US auto giant General Motors Corp (GM) said Tuesday it has abandoned an acquisition of South Korean Daewoo Motor's huge engine and spare-parts projects in East China's Shandong Province.

"We have halted negotiations with Daewoo Motor's credit banks and the Shandong provincial government to acquire the project,'' GM China Group spokeswoman Daphne Zheng told China Daily.

But she failed to reveal why the negotiations stopped.

GM started talks with Daewoo credit banks and the Shandong provincial government on co-operation in the projects during the second half of last year, she said.

In the mid-1990s, Daewoo Motor and the provincial government launched two joint ventures with a total investment of 7.8 billion yuan (US$940 million) to produce engines and spare parts in Yantai and Weihai, two coastal cities in Shandong.
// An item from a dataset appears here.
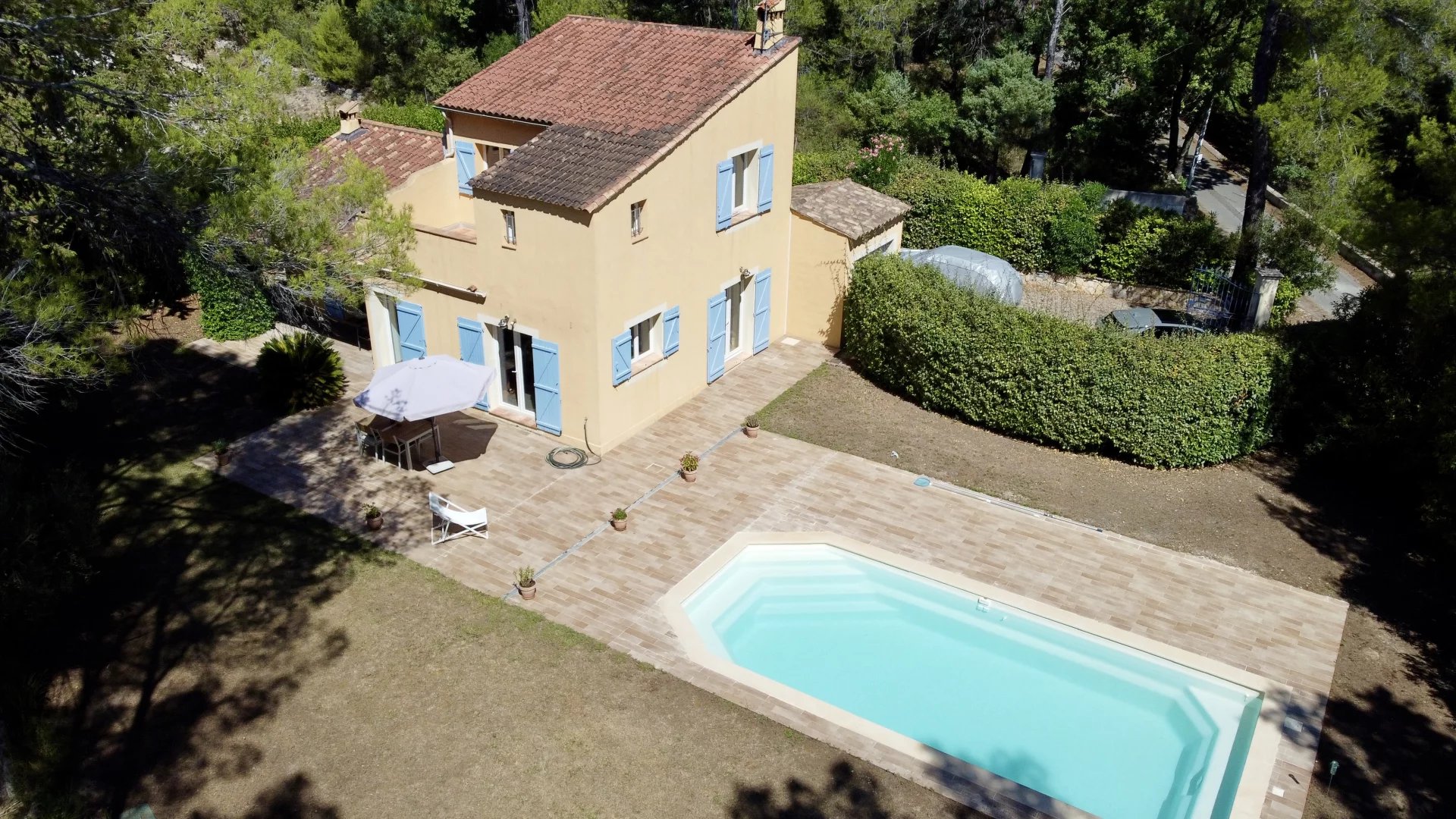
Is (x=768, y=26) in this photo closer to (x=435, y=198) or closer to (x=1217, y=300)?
(x=435, y=198)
However, the two joint ventures came to a standstill in 2000 because of Daewoo Motor's bankruptcy.

None of the South Korean carmaker's businesses in China, including the projects, were part of a joint buyout of Daewoo Motor's assets made by GM, Japan's Suzuki, China's Shanghai Automotive Industry Corp (SAIC) and Daewoo's creditor banks last October.
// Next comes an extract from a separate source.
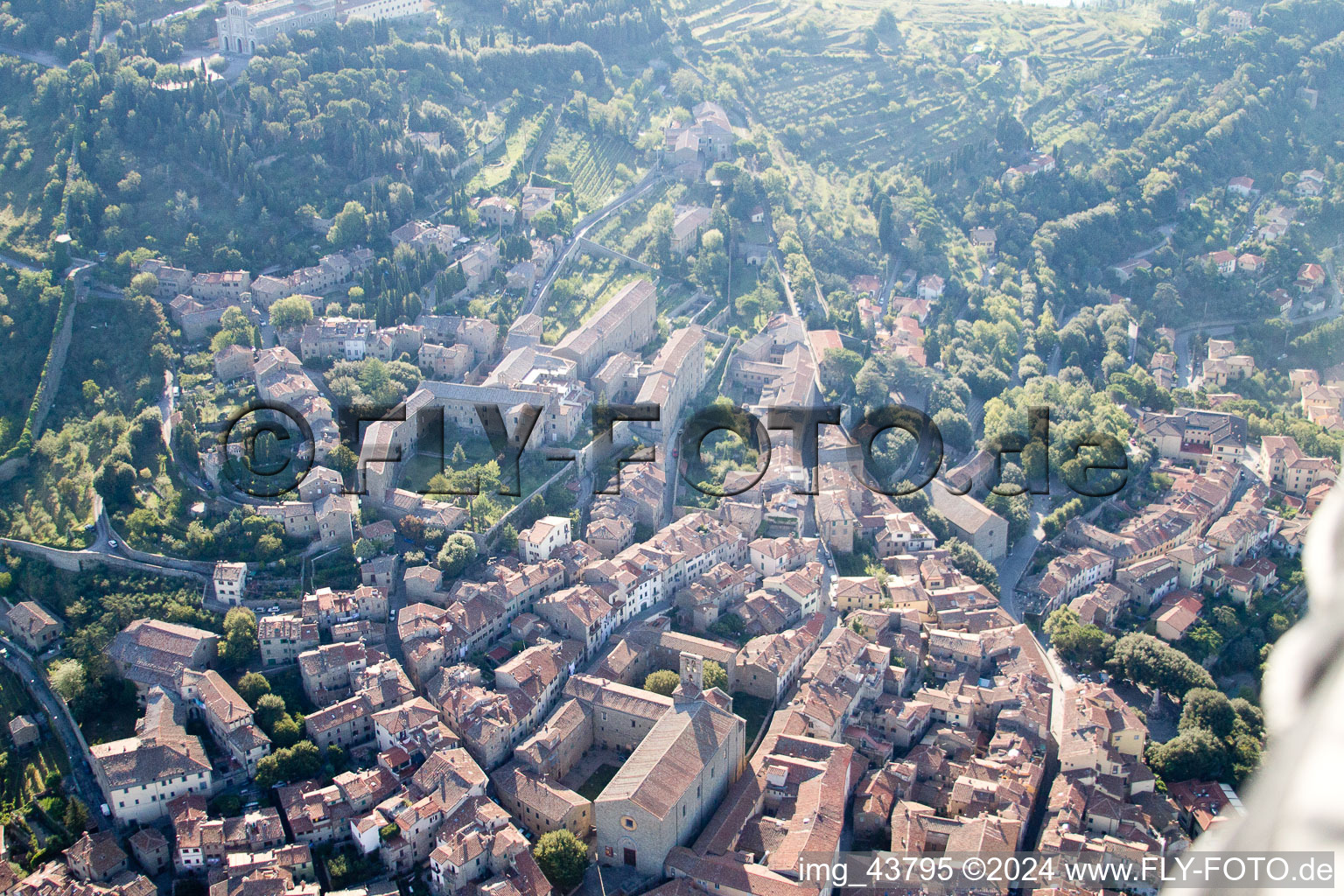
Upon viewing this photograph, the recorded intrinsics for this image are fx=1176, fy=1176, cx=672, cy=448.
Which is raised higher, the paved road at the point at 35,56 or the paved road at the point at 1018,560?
the paved road at the point at 35,56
Analysts say the projects could facilitate GM's fast-growing vehicle production in China, especially that of a plant in Yantai controlled by the US auto giant, SAIC and their joint venture -- Shanghai GM -- last December, if the US auto giant succeeded in acquiring them.

GM, SAIC and Shanghai GM paid 900 million yuan (US$108 million) to have a 25, 25 and 50 per cent stake in the Yantai plant respectively.

Shanghai GM has shifted production of its Buick Sail compact cars from Shanghai to the plant, previously named Yantai Bodyshop Co which manufactured Daewoo vehicles.

Shanghai GM's plant in Shanghai now manufactures the Buick Regal and Excelle sedans and commercial wagons.

"GM will continue to seek more co-operation opportunities with local partners to further boost our businesses in China, (although the talks on the Daewoo projects have halted,)'' Zheng said.

GM has signed a letter of intent with SAIC and Japan's Isuzu to form a joint venture to produce heavy-duty trucks in Shanghai.

GM also has two joint venture plants in Northeast China's Liaoning Province and South China's Guangxi Zhuang Automotive Region which are producing sport utility vehicles and mini automobiles respectively.